A knock at the front door dragged me out of bed. A favourite neighbour had plywood he needed to unload. I think my eyes bugged out. I laid out my entire plan for the 3-compartment hinged-lid recycled-wood compost bin. He left, hooked up his trailer, loaded the wood, and arrived to a giddy girl with her hammer ready. As I picked through the wood I discovered that he hauled over a solid crate from his moto shop. It was about 8 feet long 3 feet deep and 3 feet high with a removable panel for easy loading and a trapdoor lid.   Positive voodoo.

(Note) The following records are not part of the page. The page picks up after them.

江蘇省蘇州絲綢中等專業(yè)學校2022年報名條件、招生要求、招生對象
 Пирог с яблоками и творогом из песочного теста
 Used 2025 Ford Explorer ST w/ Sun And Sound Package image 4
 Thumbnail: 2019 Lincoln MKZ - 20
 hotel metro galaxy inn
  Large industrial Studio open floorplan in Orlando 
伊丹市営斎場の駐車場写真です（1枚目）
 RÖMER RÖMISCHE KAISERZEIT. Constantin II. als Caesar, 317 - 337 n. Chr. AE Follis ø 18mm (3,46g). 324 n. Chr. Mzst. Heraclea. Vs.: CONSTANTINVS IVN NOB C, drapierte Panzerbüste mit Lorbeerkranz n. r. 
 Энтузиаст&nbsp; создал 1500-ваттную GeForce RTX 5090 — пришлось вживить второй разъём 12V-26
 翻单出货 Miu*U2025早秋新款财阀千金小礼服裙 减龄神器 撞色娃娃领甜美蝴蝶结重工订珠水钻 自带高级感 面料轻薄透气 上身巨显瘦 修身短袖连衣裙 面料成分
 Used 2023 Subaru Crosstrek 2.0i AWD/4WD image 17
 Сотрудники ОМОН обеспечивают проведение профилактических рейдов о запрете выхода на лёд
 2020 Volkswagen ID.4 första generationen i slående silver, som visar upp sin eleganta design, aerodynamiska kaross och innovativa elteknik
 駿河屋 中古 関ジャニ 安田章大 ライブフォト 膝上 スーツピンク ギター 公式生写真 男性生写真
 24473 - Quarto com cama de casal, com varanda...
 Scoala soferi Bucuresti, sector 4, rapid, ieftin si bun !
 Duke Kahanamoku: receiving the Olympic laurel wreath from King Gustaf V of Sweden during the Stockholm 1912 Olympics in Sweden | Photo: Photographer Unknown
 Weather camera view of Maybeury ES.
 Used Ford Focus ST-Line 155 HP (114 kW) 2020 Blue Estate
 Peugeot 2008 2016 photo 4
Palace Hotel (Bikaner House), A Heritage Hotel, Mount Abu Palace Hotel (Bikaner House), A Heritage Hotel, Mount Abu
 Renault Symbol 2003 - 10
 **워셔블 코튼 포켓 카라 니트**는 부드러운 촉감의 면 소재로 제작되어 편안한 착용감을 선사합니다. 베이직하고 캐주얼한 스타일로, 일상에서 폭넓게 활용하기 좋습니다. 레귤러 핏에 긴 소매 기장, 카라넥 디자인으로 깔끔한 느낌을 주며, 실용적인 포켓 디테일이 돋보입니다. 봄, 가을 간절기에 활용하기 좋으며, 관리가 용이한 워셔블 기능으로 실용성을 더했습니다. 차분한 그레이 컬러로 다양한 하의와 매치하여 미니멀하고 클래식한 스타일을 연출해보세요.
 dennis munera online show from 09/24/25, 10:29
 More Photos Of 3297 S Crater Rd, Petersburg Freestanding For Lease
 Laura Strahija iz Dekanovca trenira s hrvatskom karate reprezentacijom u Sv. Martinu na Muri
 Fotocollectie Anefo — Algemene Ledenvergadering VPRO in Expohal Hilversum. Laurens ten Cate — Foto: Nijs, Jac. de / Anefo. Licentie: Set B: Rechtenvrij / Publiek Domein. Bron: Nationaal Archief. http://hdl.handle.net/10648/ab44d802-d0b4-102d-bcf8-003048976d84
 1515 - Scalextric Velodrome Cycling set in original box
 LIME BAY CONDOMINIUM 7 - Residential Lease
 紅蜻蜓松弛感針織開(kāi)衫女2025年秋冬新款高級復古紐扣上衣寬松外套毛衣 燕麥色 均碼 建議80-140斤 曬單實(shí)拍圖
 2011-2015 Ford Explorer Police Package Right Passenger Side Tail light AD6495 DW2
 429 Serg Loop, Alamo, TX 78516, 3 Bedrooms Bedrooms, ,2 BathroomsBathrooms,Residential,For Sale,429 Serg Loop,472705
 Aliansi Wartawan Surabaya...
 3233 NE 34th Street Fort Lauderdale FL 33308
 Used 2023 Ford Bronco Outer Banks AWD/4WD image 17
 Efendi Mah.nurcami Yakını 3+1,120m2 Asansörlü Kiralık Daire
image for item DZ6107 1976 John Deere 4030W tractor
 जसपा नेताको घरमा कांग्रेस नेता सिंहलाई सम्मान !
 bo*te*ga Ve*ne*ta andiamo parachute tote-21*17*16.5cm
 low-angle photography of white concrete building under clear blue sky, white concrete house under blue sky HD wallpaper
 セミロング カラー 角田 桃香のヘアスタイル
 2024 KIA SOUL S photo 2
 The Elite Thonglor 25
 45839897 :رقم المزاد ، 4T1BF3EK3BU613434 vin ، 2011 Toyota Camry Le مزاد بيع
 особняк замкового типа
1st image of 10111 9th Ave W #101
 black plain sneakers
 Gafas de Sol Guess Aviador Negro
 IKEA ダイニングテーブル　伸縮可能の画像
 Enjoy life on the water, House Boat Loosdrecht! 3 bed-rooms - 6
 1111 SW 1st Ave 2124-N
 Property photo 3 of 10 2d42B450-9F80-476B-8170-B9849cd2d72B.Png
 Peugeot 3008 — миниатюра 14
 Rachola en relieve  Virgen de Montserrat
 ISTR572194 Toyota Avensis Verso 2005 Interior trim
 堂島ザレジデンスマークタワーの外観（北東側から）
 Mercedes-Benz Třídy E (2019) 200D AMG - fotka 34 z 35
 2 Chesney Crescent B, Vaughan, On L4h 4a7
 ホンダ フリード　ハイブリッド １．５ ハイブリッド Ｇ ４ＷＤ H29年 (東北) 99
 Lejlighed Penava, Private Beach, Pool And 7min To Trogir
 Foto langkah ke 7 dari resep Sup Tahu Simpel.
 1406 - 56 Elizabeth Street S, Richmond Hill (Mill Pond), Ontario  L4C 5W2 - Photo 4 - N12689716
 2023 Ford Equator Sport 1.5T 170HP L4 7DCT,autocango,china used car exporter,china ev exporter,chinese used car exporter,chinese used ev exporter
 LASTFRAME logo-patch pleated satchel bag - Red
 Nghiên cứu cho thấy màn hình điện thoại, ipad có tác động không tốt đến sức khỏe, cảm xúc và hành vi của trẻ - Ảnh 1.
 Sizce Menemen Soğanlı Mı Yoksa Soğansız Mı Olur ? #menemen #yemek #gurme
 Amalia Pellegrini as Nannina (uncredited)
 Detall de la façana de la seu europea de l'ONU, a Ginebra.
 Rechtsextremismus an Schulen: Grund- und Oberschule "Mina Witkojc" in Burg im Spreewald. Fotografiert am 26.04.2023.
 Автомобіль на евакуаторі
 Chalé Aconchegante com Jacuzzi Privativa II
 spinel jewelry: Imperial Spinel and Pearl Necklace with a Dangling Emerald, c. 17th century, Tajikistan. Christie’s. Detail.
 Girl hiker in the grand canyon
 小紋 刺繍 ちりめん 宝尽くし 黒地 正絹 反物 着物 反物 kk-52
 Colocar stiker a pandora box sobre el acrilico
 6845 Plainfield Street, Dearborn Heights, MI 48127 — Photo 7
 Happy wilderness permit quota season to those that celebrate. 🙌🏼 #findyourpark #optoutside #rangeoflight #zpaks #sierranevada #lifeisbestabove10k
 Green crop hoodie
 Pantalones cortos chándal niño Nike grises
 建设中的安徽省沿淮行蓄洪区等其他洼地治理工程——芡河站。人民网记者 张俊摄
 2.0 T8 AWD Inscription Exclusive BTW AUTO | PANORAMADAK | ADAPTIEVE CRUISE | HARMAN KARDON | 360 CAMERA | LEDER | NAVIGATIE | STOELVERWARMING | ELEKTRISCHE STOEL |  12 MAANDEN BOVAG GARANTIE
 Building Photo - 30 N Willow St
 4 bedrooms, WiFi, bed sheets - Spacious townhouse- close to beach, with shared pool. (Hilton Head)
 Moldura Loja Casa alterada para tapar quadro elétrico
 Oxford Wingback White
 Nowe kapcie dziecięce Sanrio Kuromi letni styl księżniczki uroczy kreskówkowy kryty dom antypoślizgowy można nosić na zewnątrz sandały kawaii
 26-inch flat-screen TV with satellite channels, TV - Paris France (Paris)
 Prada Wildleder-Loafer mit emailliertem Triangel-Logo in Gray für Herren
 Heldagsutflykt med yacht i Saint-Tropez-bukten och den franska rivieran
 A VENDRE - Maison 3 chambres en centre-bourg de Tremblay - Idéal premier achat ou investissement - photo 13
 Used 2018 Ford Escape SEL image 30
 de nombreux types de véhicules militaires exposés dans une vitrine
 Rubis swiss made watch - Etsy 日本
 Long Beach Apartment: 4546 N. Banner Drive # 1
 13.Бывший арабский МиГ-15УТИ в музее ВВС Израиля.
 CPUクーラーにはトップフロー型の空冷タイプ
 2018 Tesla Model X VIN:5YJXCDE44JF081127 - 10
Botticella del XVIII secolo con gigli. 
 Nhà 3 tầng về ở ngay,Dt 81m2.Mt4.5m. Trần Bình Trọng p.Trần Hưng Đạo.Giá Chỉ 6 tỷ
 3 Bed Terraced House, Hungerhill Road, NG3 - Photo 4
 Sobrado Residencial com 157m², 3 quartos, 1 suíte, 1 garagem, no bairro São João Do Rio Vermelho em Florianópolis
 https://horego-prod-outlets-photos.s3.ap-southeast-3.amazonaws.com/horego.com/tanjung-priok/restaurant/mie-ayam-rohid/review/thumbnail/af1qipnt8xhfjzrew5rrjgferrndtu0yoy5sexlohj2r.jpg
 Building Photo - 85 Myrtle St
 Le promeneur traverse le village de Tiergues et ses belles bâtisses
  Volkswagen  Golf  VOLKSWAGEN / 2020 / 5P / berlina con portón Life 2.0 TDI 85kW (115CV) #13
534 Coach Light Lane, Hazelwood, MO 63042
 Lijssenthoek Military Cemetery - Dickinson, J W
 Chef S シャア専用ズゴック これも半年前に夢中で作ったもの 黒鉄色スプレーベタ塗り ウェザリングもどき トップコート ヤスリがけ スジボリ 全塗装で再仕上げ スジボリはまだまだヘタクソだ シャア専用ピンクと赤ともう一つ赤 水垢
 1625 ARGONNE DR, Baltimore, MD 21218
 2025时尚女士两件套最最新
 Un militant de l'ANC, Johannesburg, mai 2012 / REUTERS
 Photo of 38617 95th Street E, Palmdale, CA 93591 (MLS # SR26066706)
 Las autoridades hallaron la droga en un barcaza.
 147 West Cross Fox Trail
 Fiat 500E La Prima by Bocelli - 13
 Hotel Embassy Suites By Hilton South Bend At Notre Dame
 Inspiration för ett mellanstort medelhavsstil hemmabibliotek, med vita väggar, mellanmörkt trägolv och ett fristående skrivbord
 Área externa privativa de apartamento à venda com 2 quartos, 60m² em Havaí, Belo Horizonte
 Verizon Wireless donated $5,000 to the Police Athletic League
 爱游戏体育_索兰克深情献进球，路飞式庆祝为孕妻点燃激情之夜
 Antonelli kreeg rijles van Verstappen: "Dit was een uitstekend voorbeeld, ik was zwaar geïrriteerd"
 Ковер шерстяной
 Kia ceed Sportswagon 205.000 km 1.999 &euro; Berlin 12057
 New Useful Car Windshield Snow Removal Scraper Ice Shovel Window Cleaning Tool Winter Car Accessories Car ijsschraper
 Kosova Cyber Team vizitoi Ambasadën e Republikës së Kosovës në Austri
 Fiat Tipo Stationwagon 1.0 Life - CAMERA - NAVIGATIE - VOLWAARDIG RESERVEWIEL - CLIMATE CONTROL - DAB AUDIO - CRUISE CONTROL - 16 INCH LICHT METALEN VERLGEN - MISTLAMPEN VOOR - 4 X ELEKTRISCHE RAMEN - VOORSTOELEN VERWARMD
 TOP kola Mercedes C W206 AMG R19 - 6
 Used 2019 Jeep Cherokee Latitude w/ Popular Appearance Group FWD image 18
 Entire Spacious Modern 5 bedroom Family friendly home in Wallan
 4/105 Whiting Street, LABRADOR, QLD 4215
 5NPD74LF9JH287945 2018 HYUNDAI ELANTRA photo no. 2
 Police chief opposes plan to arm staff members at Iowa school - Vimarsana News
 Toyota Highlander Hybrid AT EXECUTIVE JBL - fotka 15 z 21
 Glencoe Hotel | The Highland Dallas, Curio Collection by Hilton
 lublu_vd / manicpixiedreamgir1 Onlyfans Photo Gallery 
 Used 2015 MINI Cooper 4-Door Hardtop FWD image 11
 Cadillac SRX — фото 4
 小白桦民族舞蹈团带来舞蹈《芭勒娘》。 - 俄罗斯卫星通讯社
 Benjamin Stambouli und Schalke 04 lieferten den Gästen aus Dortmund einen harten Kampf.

Canada’s newest home deco craze: Homes for Folks that Don’t Live in ‘em.

Sunday, April 20th, 2008

I spent sunny Saturday in Montreal with a dear friend who is in the throngs of redecorating her condo. Up and down St. Laurent we sniffed taunt white-leather sofas and rested our butts in $400 transparent plastic lawn chairs. I’m not much of a deco dame and I don’t have a good sense of the trends or for that matter the name of trends. When she had invited me along I remembered a few years ago there was a craze when junk painted white was called Shappy Chic. But that was the last craze I could name. Between visits to bakeries I wasn’t much help as she tossed designer names into the air. I tried to imagine how many guests a hostess would need to squeeze on her $16K chesterfield to justify buying it instead of a SmartCar. Oh la la I was out of my element and I think maybe that is why she invited me along; my crinkled nose was her benchmark. Seeing the 12th showroom bed that stood 2 feet tall I was beginning to understand that the there was a new home decorating trend: Homes for Folks that Don’t Live in ‘em. Bookshelves with no room for books, flimsy dining room chairs for women that didn’t eat two helpings of dessert, white carpets for couples that can’t fathom inviting over people with kids or pets…these showrooms were for the homes of Montreal’s travelling rich that stopped home to pick up their mail and drop off dry cleaning. By the 7th store my girlfriend confessed that she hadn’t seen anything that caught her fancy. For her it was all too Matchy Matchy. Ah huh! I knew that there must have been some designer lingo for this craze: Matchy matchy - everything just right, nobody home.